The rest of it was in T.J.’s terse report, as neatly transcribed by Agnes Wilkins. Subject observed boarding a vessel called the Amber Dawn. Telephone call to Sam, who in turn notifies their client. T.J. waits until two Packards pull up at the Wharf, then makes himself scarce.
“So we give Bracken and his friends in vice everything except The Greek and Fisherman’s Wharf,” Sam decided.
“Bracken will have kittens if he figures out we sicced Packy Shannon and the Turk Street Social Club on The Greek.”
“Let him. He’s supposed to be investigating Benny’s murder, not some gang dust-up. And those boys from vice will be more interested in those two extra stops Benny made.” Shannon handled the hookers in the city and The Greek ran the gambling. The pair had coexisted peaceably enough during Prohibition, so Sam was surprised a gang rumble had apparently broken out now that liquor was legal again. He remembered that Shannon had been really anxious to find The Greek.

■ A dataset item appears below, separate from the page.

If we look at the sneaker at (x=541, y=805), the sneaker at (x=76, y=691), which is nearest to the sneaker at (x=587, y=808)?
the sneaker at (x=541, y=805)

“You double-checked somewhere along the line that The Greek wasn’t hiding in a closet at Penny Heaven, I assume,” Sam said. “Everybody but the cops knows he runs his bookie wire out of the second floor.”
“Yeah, I sniffed around some. Nobody had seen The Greek since he suddenly took a powder.”
“Okay, go meet with Bracken in a couple of days, but don’t let him lean on you. We’re giving them enough to go on and the rest is up to homicide.” Sam pulled his Hamilton railwayman’s watch out of his vest pocket. T.J. knew that meant the meeting was over. He was about to leave when Sam had one more question. “Where were you Saturday? I tried to reach you all day.”